Web page caption snippets:

============================================================

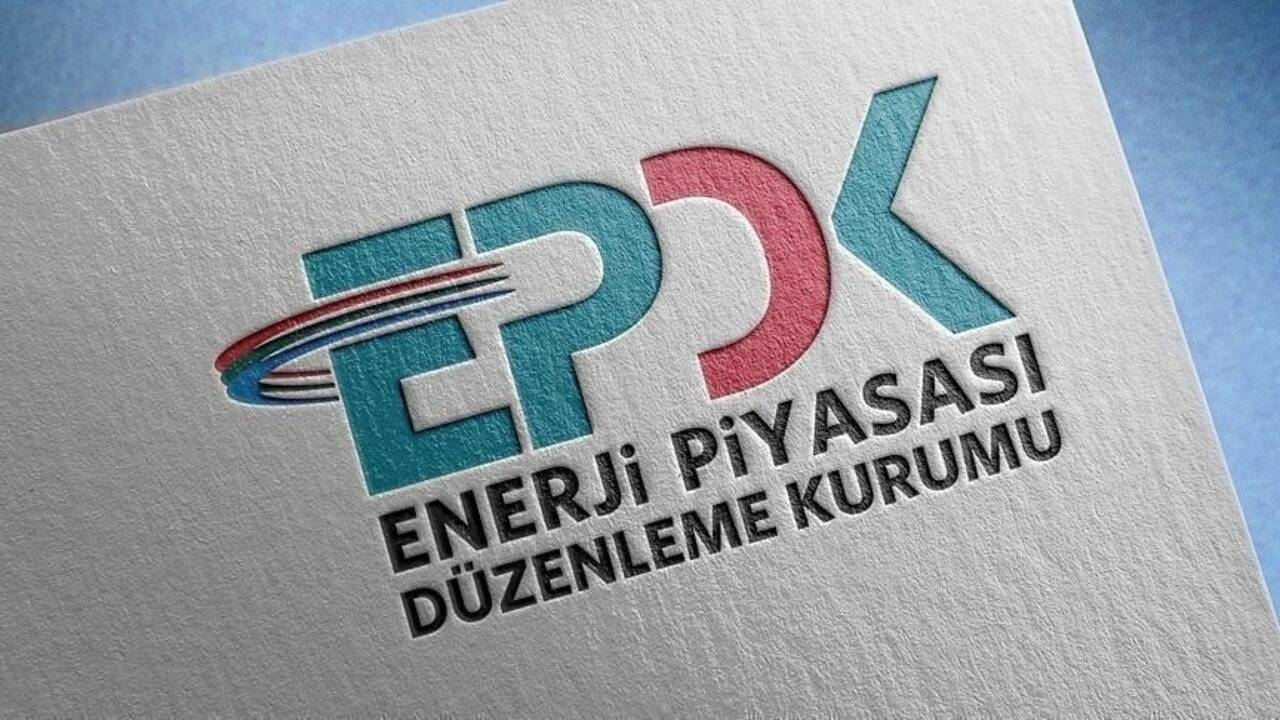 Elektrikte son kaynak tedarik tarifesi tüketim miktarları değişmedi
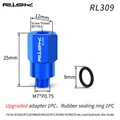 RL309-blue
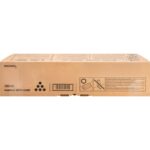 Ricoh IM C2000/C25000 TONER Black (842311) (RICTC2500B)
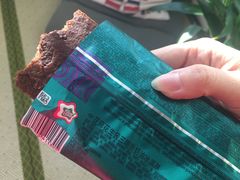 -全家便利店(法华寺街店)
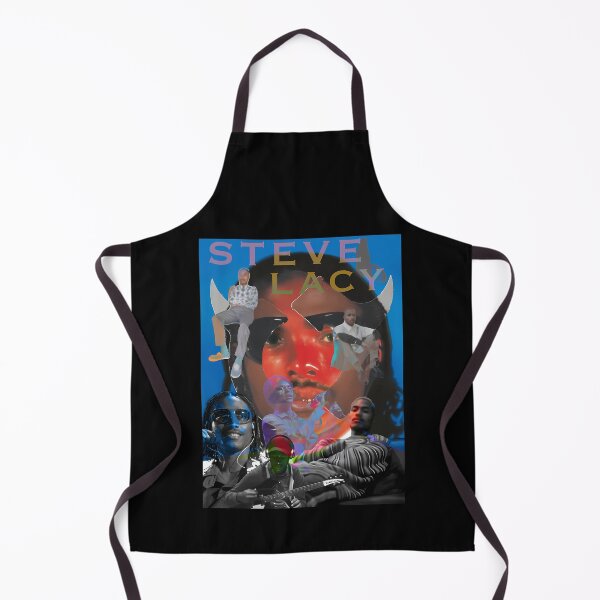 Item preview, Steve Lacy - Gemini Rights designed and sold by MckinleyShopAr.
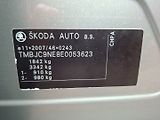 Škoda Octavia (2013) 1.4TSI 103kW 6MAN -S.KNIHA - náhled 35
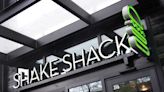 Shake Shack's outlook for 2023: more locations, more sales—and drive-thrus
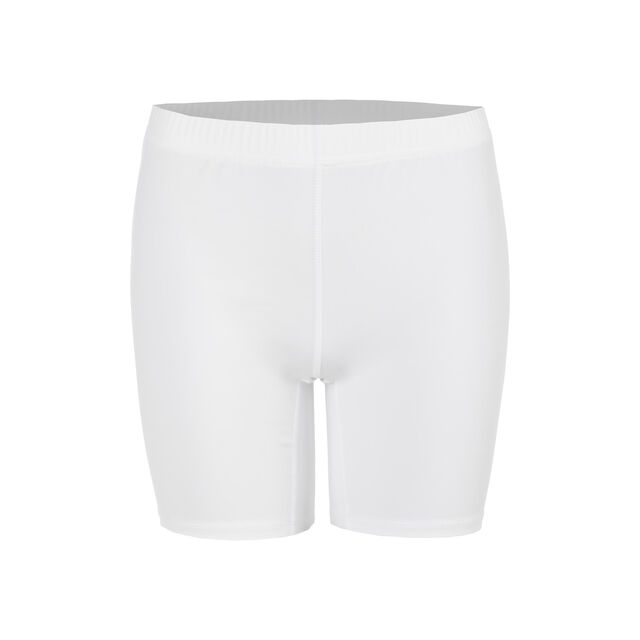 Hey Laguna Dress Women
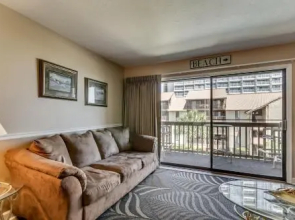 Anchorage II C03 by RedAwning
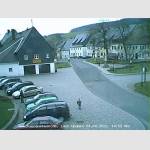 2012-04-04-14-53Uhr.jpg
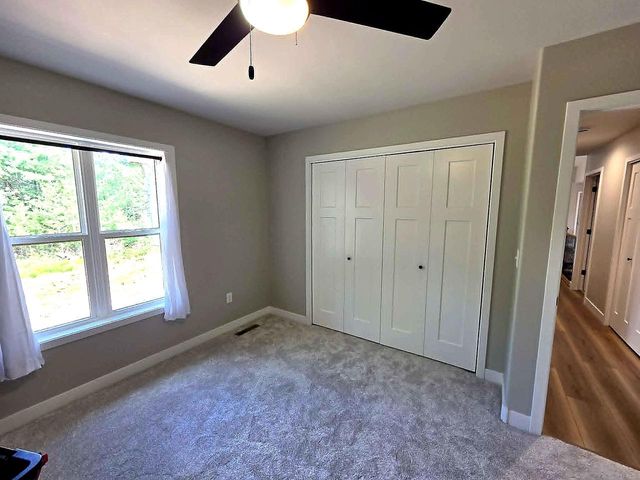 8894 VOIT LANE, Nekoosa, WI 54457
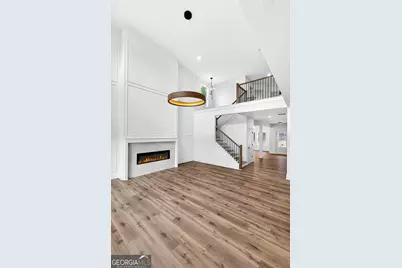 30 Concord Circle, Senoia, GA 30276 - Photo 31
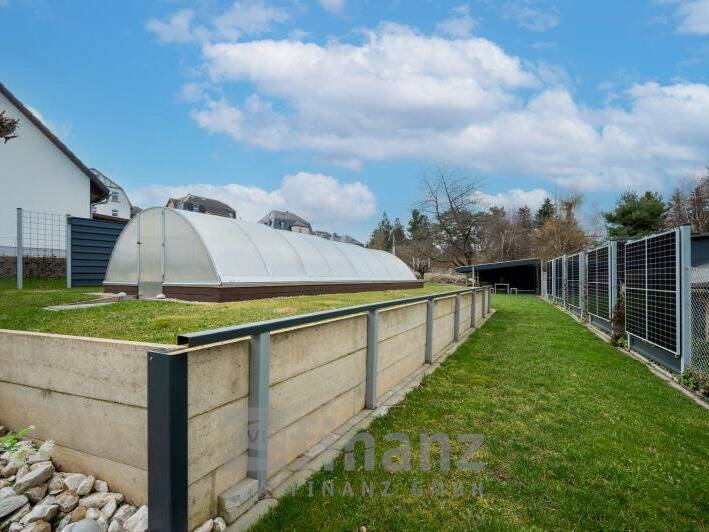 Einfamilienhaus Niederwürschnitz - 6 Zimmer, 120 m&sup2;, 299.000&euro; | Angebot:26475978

============================================================

▸ Work task
Drop the images and transcribe the entries above exactly.

▸ Solution to this exercise
 Elektrikte son kaynak tedarik tarifesi tüketim miktarları değişmedi
 RL309-blue
 Ricoh IM C2000/C25000 TONER Black (842311) (RICTC2500B)
 -全家便利店(法华寺街店)
 Item preview, Steve Lacy - Gemini Rights designed and sold by MckinleyShopAr.
 Škoda Octavia (2013) 1.4TSI 103kW 6MAN -S.KNIHA - náhled 35
 Shake Shack's outlook for 2023: more locations, more sales—and drive-thrus
 Hey Laguna Dress Women
 Anchorage II C03 by RedAwning
 2012-04-04-14-53Uhr.jpg
 8894 VOIT LANE, Nekoosa, WI 54457
 30 Concord Circle, Senoia, GA 30276 - Photo 31
 Einfamilienhaus Niederwürschnitz - 6 Zimmer, 120 m&sup2;, 299.000&euro; | Angebot:26475978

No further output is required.